Bringing drive alive
Players often wonder where compression should be placed in the signal chain. There are no absolute rules but for most purposes we suggest early is better than late. If you use overdrive, fuzz or clean boost pedals to lift the level for soloing, it makes sense to place your compressor before all of these.
If you don’t, much of the boost provided will be negated by the compressor. You’ll have to run your other pedals harder to compensate, and you may end up with more noise and distortion than you really want. Putting a compressor before an overdrive may also produce more creamy sustain than you can get from an overdrive pedal alone.
Alternatively, you can set your overdrive pedals to the same level as your clean tone and place the compressor at the end of the chain to use it as a clean boost and sustain enhancer. You can also push valve amps into overdrive and use a compressor to lower the volume hitting the amp. The compressor provides some tube-rectifier-type sag as it cleans the amp up. When the compressor is bypassed, the amp overdrives and provides more than enough compression on its own.

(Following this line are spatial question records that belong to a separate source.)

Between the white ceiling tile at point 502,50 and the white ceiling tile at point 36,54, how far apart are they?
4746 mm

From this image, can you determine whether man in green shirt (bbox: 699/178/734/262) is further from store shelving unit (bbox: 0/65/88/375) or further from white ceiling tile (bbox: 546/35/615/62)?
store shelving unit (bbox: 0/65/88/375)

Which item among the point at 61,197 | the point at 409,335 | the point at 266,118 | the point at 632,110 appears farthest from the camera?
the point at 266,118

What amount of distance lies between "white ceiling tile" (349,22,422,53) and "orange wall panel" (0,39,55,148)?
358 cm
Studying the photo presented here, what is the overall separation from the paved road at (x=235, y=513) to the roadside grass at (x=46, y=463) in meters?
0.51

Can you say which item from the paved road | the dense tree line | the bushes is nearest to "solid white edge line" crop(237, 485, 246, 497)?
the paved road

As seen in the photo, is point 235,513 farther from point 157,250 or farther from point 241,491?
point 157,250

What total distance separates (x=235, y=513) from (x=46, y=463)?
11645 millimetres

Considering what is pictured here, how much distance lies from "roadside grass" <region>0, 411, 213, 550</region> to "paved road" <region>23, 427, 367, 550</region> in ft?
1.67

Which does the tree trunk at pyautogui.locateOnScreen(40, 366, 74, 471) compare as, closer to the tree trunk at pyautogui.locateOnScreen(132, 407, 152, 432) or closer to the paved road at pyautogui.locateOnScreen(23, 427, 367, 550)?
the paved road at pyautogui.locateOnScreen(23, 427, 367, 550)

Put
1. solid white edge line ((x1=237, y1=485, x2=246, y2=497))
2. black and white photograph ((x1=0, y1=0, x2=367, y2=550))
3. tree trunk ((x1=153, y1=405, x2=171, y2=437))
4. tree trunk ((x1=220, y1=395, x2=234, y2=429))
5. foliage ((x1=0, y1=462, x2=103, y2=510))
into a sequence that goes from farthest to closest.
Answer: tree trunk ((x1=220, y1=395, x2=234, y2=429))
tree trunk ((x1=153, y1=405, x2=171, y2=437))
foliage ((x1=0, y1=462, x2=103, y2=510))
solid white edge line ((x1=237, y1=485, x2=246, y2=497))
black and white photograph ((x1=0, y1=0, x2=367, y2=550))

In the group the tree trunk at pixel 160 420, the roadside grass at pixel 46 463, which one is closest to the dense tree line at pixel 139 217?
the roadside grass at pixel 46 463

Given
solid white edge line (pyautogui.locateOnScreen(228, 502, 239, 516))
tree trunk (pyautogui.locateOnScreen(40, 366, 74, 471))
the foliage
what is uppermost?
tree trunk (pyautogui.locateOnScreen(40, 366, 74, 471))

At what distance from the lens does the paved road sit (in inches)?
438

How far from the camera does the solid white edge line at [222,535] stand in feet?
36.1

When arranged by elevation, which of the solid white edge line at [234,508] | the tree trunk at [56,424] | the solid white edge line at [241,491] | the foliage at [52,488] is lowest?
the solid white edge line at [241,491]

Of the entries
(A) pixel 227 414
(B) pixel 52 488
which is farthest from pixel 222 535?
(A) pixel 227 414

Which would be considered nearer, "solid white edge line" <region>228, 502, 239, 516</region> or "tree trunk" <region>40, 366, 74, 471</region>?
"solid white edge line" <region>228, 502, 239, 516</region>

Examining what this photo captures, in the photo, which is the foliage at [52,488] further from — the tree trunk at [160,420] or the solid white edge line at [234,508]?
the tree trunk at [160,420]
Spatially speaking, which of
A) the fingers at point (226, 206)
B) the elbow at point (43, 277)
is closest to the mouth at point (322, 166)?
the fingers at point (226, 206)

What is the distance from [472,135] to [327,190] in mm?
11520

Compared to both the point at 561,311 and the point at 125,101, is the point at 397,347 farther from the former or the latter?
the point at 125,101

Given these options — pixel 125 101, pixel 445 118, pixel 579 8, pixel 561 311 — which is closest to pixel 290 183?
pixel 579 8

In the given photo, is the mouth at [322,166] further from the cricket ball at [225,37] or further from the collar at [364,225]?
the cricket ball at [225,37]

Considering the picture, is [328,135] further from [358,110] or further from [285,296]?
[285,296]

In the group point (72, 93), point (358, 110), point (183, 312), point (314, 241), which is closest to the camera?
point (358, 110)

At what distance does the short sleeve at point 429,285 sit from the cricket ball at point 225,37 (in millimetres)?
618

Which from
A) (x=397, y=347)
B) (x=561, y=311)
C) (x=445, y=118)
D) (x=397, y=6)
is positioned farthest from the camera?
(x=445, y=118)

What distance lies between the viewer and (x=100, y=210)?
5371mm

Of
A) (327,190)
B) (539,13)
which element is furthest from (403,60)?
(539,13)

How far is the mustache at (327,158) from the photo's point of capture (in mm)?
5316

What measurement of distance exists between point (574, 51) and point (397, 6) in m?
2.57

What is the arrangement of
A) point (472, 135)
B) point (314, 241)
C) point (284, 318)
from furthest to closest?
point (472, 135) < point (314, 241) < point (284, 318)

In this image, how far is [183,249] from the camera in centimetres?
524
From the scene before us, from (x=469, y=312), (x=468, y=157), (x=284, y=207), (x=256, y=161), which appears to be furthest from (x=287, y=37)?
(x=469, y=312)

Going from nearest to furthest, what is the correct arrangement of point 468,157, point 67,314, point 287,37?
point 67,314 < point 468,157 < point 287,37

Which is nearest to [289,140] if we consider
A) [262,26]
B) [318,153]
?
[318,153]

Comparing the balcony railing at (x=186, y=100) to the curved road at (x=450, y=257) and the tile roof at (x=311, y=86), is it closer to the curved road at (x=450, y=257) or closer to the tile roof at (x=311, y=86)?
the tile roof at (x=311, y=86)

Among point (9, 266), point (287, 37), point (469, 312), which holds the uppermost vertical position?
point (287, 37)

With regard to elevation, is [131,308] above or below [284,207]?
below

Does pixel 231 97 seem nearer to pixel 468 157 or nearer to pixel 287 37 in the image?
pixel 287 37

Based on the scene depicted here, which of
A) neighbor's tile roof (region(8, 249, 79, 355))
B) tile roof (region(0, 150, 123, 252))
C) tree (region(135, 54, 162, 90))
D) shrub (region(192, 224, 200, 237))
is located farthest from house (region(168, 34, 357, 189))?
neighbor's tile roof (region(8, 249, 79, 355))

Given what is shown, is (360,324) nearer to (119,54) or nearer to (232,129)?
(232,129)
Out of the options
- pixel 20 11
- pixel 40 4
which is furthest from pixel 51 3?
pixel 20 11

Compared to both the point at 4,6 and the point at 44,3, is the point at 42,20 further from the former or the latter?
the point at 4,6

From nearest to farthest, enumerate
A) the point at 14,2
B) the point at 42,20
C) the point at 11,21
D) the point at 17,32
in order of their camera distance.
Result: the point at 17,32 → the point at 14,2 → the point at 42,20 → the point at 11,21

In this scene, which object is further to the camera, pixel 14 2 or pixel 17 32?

Funk players often alternate between strumming chords and playing single notes, but both need to maintain a pretty even volume level. To achieve this, you may need a higher compression ratio than a country player would use, along with faster attack and release settings. Compressors with blend controls are very popular for this style of playing.
Metal guitarists often need compression for similar reasons to funk players. However, the situation is complicated by greater dynamic range, a wider frequency spread and problem frequencies, which can be caused both by equipment and the prevalence of dropped tunings.
Chugged chords often generate a massive amount of bass content, which isn’t apparent when players switch to single notes or higher chord inversions. Therefore, a one-size-fits-all approach to compression doesn’t always work.
For this reason, compression is often left to the mixing stage and producers may choose to apply multi-band compression, where the compressor’s response can be tailored to specific frequency bands. This provides very fine control of the low frequencies without adversely effecting the low and upper mids. In this context, compression can be used to retain clarity and punch in the bass without losing the power and cut of guitar tracks.